Makale

Burhaneddin Mücahidi

SÖYLEŞİ

Söyleşi: Nezir Obut / Siirt Müftülüğü

Burhaneddin Mücahidi

Güneydoğu Anadolu’muzun şirin bir olan Siirt’te, tarih ve coğrafyanın buluştuğu bu güzel mekânda bulunan ve bölge insanımızın saygı duyduğu, yakından tanıdığı bir şahsiyet olarak bize kendinizi kısaca tanıtır mısınız?

1941 yılında Siirt’in Aydınlar ilçesinde doğdum. İmam-Hatiplik’ten emekliyim. Otuz yılı aşkın görevim sırasında vazifemin vakarını koruyarak Müslümanlara, milletime ve vatanıma hizmet etme gayretinde olduğum ve milletimin birliği ve beraberliği için çalıştığım kanaatindeyim.

Asırlardır, farklı inanışlar da dâhil olmak üzere huzur içinde beraberce yaşamayı başarmış, birlikte sevinip birlikte üzülmüş bir milletiz. Bunda İslam’ın ve öngördüğü kardeşlik ve barış yüklü mesajların etkisi nedir?

Kur’an-ı Kerim’de birçok ayet-i kerimede kardeşliğin önemine, birlik ve beraberliğin ehemmiyetine işaret edilmiş, müminlerin tefrikaya düşmemesi konusunda ikazlar yapılmıştır. İslam’dan önce cahiliye döneminde aşırı bir kavmiyetçilik taassubu vardı; ama İslam dini geldiği andan itibaren, kavmiyetçiliği, ırkçılığı, sınıf farklılığını ortadan kaldırıp insanlığa İslam kardeşliğini sundu. Ayrılıkları birliğe, düşmanlıkları dostluğa çevirdi. Nefret tohumlarını çürütüp muhabbet ağacını yeşertti.

Görev tanımı:
Burhaneddin Mücahidi ile yapılan söyleşinin devamını, gösterilen son cümleden sonrasından başlayarak yazın.

Veri kümesi içeriği:
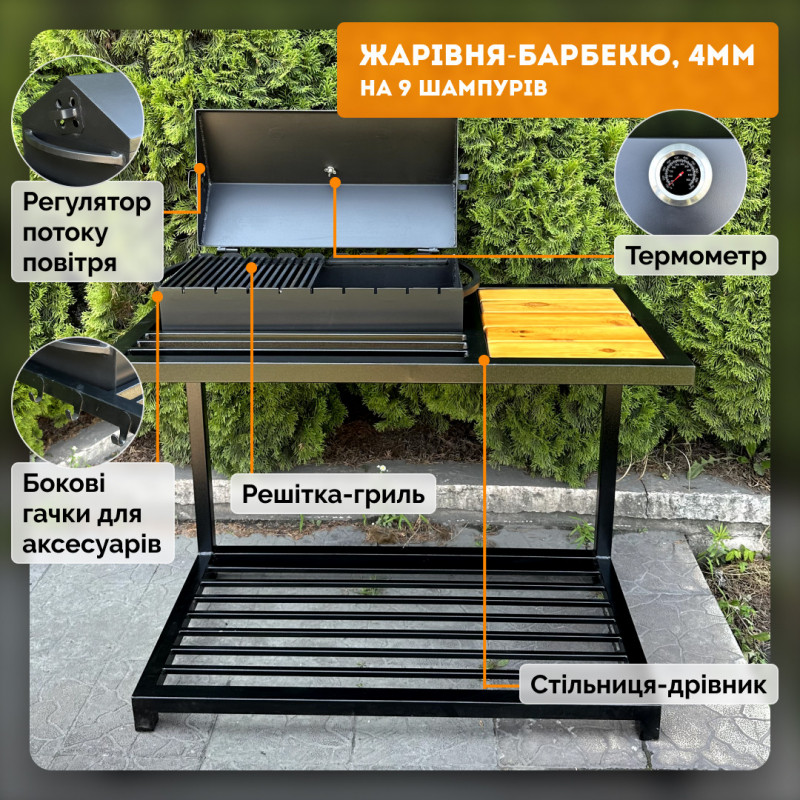 ЖАРІВНЯ-БАРБЕКЮ, 4ММ
НА 9 ШАМПУРІВ

Регулятор потоку повітря

Термометр

Бокові гачки для аксесуарів

Решітка-гриль

Стільниця-дрівник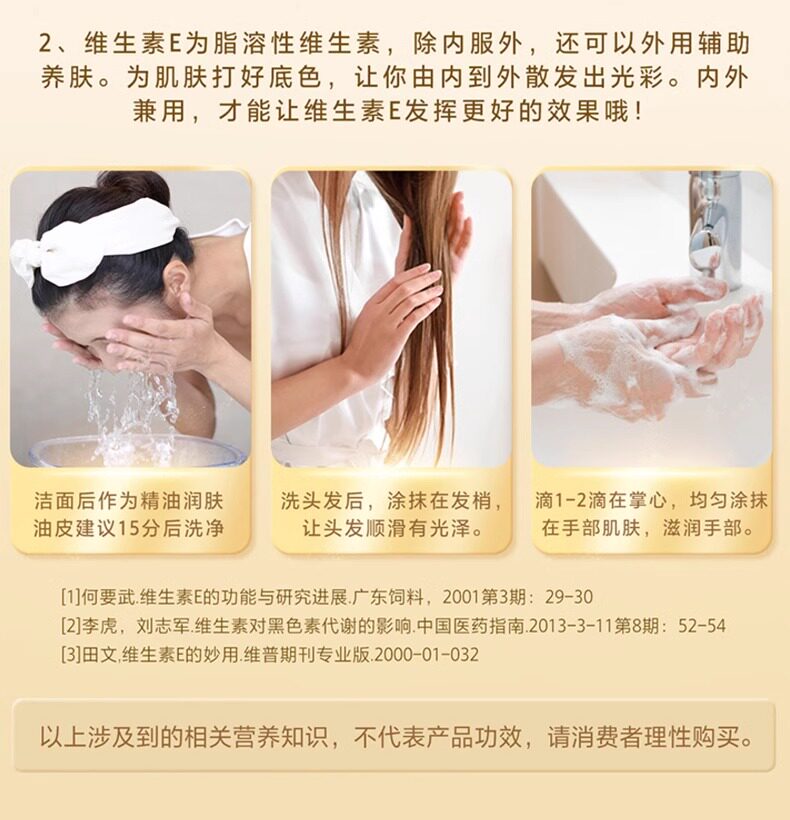 2、维生素E为脂溶性维生素，除内服外，还可以外用辅助养肤。为肌肤打好底色，让你由内到外散发出光彩。内外兼用，才能让维生素E发挥更好的效果哦！

洁面后作为精油润肤
油皮建议15分后洗净

洗头发后，涂抹在发梢，
让头发顺滑有光泽。

滴1-2滴在掌心，均匀涂抹
在手部肌肤，滋润手部。

[1]何要武.维生素E的功能与研究进展.广东饲料，2001第3期：29-30
[2]李虎，刘志军.维生素对黑色素代谢的影响.中国医药指南.2013-3-11第8期：52-54
[3]田文.维生素E的妙用.维普期刊专业版.2000-01-032

以上涉及到的相关营养知识，不代表产品功效，请消费者理性购买。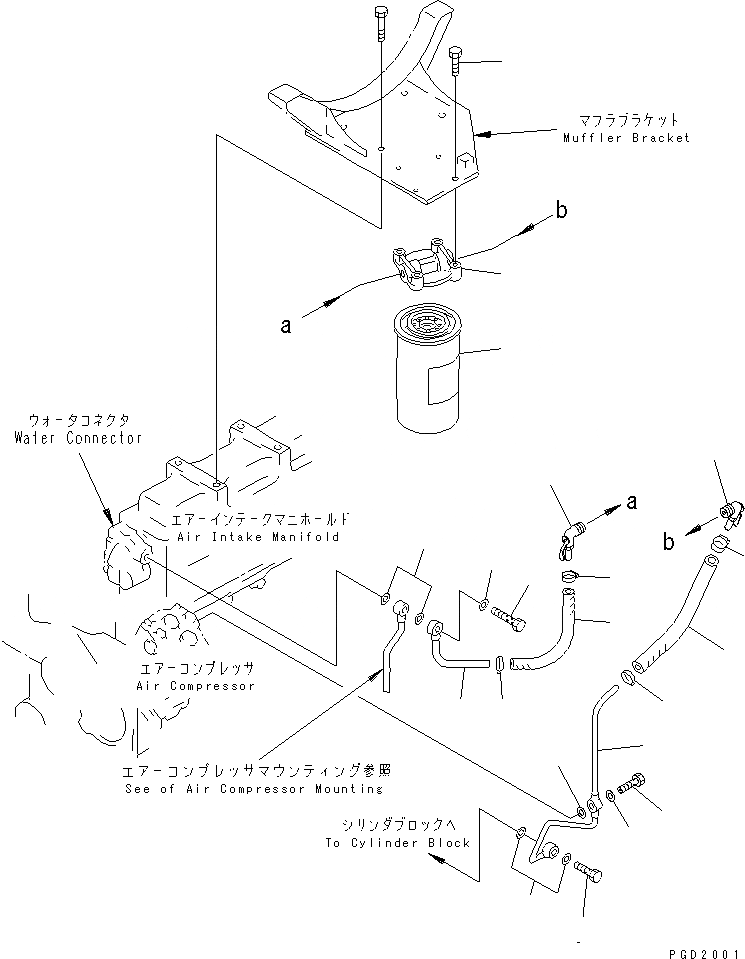 マフラブラケット
Muffler Bracket

b

a

ウォータコネクタ
Water Connector

エアーインテークマニホールド
Air Intake Manifold

a

b

エアーコンプレッサ
Air Compressor

エアーコンプレッサマウンティング参照
See of Air Compressor Mounting

シリンダブロックへ
To Cylinder Block

PGD2001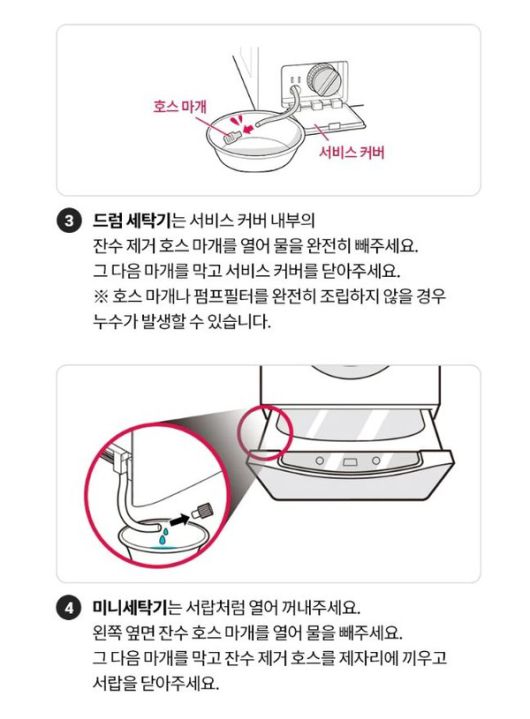 호스 마개
서비스 커버

3 드럼 세탁기는 서비스 커버 내부의 잔수 제거 호스 마개를 열어 물을 완전히 빼주세요. 그 다음 마개를 막고 서비스 커버를 닫아주세요.
※ 호스 마개나 펌프필터를 완전히 조립하지 않을 경우 누수가 발생할 수 있습니다.

4 미니세탁기는 서랍처럼 열어 꺼내주세요. 왼쪽 옆면 잔수 호스 마개를 열어 물을 빼주세요. 그 다음 마개를 막고 잔수 제거 호스를 제자리에 끼우고 서랍을 닫아주세요.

Nihai yanıt:
Peygamber Efendimiz (s.a.s.)’in asrısaadetine baktığımızda, İslam kardeşliğinin bir hayat tarzı olduğunu çok açık bir şekilde görüyoruz. Özellikle hicretten hemen sonra Medine’de Peygamber Efendimiz, ensar ile muhacir arasında hiçbir maddi menfaate dayanmayan bir kardeşlik müessesesi tesis etti. İslam’dan başka hiçbir gücün, Allah’ın kitabından başka hiçbir şeyin bir araya getiremeyeceği, birbirlerine karşı kin ve nefret dolu olan bu kalpler yumuşadı, sevgiyle ve muhabbetle doldu. Bundan böyle bu iki kabile geçmişi unutup kardeşçe birbirine kenetlendiler. Taassup ve kavmiyetçilik başta olmak üzere bütün tuzaklara karşı kardeşlik duvarı ile set çektiler.

O gün olduğu gibi bugün de Müslümanların kardeşlik duvarını, beraberliklerini önlemek için çabalayan kimseler olacaktır. Geçmişte Peygamberimiz (s.a.s.) ve ashabı için toplanıp Ahzab oluşturdukları gibi, günümüzde de bazıları birliğimizi bozmak için çabalayacaklardır.

Müslümanlara her platformda şu mesajı anlatmalı, içlerine yerleşmesi sağlanmalıdır. Hepimiz bir olan Allah’a, aynı kitaba aynı peygambere iman etmişken, her gün omuz omuza beş defa aynı kıbleye yöneliyorken, ayrılıkların, kin ve düşmanlığın sebebi nedir? İslam’a ve Müslümanlara karşı yürütülen bu hileleri neden göremiyoruz?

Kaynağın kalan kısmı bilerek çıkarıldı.